OBJECTIVE: Copy the data below, starting with the line that contains "From the image" and going on through the line that contains "Of point 254,44, point", both included.

GIVEN INFORMATION:
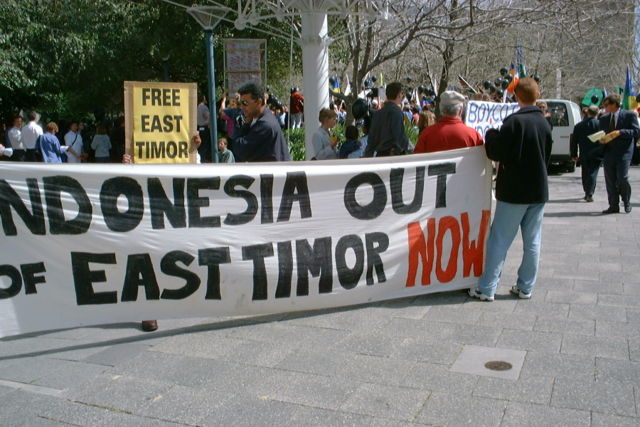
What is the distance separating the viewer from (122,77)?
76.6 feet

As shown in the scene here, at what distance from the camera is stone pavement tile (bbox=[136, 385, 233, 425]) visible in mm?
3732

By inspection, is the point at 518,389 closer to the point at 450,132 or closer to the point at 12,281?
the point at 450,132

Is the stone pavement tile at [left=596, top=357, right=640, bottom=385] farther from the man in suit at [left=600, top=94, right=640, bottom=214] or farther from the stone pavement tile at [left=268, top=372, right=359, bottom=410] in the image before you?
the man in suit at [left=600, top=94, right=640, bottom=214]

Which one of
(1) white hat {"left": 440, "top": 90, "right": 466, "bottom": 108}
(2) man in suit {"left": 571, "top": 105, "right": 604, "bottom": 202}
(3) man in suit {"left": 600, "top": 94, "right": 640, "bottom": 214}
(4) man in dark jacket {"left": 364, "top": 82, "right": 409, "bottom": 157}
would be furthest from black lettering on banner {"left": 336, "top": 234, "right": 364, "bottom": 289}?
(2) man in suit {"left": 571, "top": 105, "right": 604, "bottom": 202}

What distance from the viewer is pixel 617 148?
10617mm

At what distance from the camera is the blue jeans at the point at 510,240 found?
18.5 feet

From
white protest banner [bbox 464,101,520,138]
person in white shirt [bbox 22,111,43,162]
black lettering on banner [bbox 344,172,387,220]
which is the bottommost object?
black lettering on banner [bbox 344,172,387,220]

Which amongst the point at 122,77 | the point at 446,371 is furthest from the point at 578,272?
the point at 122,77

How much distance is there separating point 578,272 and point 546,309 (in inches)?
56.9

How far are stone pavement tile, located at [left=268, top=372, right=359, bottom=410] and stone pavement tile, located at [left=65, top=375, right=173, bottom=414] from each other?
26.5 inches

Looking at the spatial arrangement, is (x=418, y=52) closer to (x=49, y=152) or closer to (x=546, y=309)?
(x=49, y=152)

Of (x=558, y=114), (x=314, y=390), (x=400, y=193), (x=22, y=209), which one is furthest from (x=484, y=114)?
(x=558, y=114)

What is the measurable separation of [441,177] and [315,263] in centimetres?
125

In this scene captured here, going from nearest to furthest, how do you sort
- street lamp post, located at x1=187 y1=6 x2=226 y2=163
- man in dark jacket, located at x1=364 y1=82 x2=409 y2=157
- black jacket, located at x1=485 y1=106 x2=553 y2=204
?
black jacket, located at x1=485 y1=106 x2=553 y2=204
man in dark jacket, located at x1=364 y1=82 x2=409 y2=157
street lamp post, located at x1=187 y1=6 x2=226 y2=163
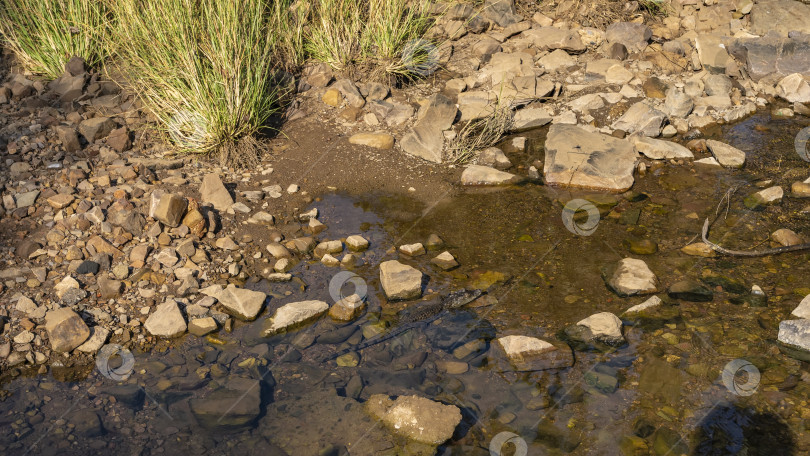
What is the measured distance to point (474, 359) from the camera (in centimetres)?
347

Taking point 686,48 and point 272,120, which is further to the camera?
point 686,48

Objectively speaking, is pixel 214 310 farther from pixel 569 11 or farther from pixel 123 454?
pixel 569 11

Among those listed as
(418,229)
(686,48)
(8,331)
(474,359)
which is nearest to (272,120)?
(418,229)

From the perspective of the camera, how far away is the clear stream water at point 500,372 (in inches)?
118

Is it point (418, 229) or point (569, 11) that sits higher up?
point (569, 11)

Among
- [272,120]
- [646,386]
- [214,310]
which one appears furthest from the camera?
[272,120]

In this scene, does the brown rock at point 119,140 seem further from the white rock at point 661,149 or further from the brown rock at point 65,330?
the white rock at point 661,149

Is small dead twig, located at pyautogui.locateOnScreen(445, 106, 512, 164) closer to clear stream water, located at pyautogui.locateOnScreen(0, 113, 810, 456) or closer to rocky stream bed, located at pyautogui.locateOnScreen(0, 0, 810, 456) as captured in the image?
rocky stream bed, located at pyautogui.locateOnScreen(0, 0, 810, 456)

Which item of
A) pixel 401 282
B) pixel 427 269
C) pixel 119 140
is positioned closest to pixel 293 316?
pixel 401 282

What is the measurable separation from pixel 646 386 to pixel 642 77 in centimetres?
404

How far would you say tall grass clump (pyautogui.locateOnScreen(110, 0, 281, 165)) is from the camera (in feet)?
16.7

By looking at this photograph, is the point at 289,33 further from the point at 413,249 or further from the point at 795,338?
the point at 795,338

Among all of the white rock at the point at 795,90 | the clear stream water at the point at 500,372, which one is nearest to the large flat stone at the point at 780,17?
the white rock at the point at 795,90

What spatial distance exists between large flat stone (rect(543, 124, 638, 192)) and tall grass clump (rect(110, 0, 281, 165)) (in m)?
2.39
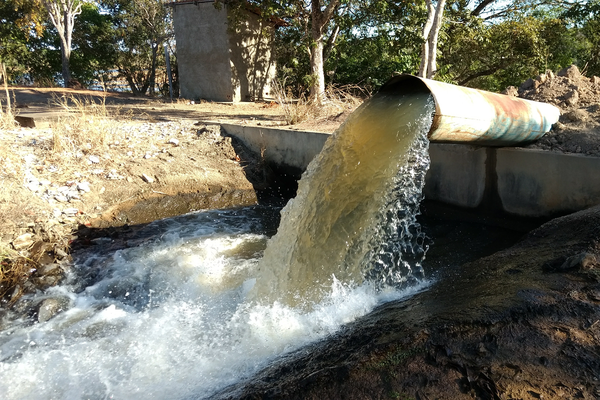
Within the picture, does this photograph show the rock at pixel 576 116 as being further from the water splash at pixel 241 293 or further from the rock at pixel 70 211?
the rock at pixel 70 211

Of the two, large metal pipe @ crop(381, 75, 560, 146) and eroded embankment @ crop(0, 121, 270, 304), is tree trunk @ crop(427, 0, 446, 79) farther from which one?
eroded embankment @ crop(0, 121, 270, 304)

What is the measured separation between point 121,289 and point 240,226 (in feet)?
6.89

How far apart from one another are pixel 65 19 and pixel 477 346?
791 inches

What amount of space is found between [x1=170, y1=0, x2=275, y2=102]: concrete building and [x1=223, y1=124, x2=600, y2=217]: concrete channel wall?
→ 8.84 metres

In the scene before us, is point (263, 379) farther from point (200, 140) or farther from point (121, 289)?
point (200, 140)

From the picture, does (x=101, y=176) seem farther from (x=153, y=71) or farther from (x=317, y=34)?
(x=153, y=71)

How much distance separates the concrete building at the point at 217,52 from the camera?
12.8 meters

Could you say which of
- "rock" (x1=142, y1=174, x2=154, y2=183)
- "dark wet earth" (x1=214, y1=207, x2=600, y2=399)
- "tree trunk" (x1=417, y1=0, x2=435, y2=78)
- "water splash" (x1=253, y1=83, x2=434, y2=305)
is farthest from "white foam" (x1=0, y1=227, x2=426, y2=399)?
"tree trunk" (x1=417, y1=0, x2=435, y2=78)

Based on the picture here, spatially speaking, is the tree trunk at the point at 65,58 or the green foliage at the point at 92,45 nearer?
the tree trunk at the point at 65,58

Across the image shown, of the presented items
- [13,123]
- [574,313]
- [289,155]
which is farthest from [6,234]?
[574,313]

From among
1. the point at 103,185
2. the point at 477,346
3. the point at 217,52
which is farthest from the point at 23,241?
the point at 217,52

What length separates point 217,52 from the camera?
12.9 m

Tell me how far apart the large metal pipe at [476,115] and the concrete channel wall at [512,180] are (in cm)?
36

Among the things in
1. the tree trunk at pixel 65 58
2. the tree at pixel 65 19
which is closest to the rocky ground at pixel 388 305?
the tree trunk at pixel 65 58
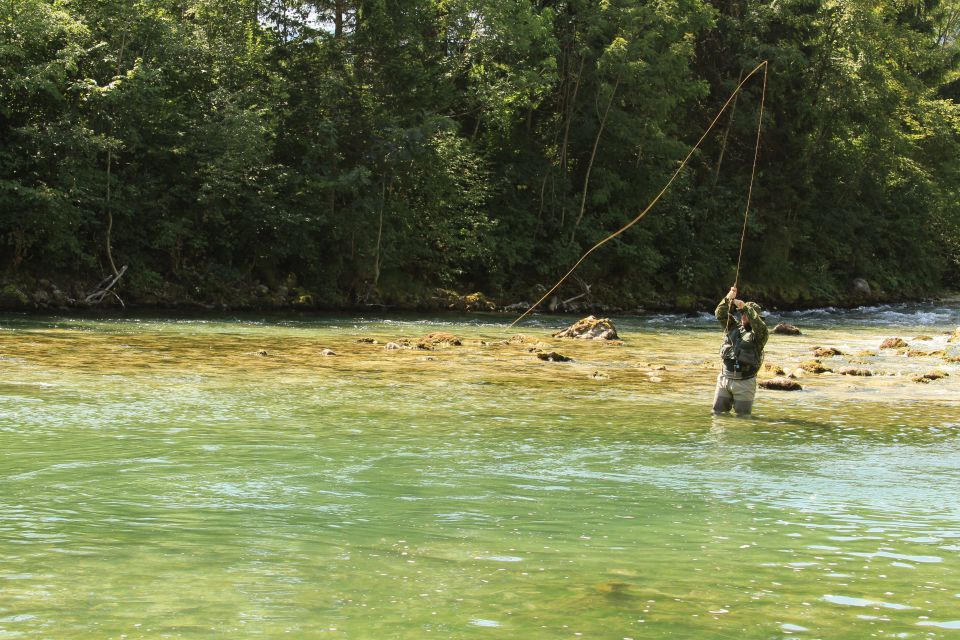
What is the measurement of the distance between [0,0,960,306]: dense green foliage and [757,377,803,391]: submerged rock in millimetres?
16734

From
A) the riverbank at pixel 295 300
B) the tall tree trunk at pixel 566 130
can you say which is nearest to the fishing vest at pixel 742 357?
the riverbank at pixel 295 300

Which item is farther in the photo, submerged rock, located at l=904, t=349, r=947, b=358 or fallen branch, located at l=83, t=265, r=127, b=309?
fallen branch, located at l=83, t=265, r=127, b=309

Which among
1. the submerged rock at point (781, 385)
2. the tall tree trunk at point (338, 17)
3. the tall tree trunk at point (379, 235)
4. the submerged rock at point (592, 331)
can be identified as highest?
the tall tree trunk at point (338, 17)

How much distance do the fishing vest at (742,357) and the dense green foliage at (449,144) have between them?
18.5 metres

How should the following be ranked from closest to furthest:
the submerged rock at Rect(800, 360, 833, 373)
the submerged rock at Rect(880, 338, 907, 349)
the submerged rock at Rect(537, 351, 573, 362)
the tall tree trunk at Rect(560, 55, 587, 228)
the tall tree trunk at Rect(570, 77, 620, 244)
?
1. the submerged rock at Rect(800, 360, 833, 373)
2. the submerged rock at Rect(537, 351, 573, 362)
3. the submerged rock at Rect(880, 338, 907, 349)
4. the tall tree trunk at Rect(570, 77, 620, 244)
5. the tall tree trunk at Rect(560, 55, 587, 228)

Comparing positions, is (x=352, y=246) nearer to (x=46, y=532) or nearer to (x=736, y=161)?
* * *
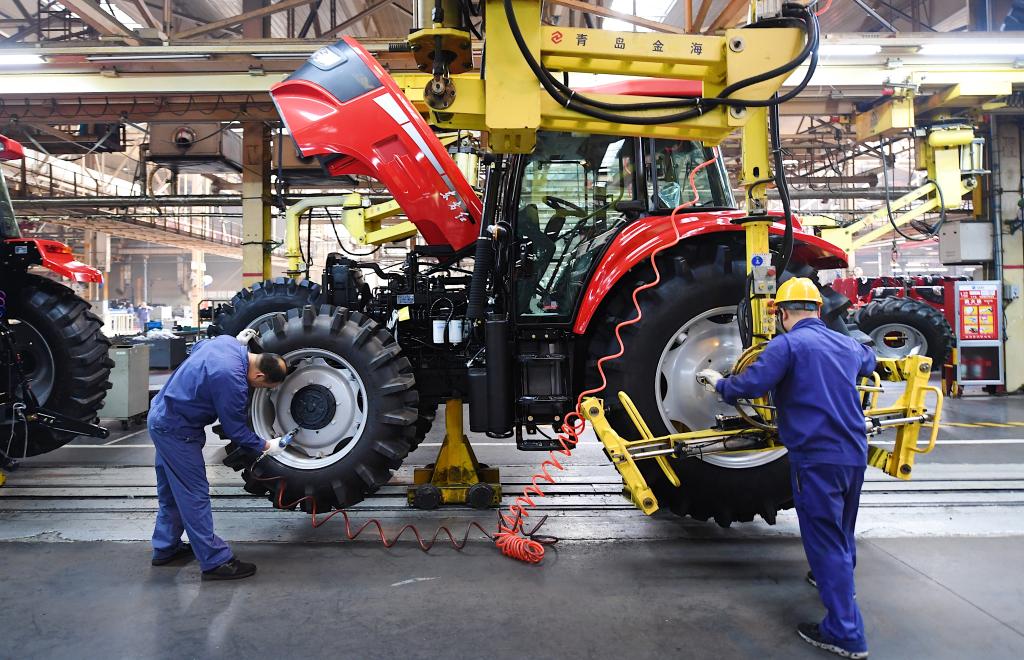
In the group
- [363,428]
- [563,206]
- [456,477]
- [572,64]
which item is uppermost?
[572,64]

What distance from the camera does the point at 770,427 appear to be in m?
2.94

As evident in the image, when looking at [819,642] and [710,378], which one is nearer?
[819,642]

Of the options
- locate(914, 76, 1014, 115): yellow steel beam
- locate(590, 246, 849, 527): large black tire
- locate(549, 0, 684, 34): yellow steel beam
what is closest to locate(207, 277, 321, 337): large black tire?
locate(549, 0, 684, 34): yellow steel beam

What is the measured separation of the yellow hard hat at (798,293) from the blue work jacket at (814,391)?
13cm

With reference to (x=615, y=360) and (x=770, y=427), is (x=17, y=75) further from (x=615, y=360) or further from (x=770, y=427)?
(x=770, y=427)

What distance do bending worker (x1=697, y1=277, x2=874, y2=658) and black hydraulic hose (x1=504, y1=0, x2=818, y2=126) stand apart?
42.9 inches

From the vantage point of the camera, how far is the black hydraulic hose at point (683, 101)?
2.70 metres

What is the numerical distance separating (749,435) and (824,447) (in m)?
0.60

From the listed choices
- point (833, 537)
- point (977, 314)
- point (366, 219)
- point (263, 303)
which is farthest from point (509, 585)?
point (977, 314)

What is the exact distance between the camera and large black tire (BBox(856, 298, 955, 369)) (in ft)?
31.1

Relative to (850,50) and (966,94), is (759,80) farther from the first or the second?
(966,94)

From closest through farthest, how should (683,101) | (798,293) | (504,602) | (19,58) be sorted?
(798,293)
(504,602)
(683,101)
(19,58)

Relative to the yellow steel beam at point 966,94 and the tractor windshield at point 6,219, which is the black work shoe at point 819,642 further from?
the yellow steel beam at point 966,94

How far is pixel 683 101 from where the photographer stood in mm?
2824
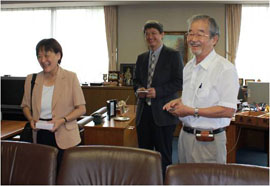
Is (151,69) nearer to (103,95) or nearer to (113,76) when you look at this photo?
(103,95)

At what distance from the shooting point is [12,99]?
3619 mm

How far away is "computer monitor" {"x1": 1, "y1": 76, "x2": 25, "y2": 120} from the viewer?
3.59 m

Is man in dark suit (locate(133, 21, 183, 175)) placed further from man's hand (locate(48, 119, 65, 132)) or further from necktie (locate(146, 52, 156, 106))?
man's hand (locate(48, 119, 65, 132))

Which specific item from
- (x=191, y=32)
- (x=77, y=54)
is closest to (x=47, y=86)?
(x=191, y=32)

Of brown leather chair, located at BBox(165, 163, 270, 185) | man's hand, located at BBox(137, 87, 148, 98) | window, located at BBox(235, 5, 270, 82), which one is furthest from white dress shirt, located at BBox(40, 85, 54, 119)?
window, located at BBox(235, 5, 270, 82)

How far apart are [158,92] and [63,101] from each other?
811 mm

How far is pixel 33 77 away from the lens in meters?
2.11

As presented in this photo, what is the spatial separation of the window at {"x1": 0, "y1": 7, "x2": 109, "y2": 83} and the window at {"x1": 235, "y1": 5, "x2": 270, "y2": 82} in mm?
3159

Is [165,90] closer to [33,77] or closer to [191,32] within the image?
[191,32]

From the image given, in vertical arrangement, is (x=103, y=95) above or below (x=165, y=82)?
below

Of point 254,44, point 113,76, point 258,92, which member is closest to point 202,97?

FINISHED ANSWER:
From the image given, in vertical arrangement, is (x=103, y=95) above or below (x=165, y=82)?
below

Of point 254,44, point 113,76, point 258,92, which member is closest to point 202,97?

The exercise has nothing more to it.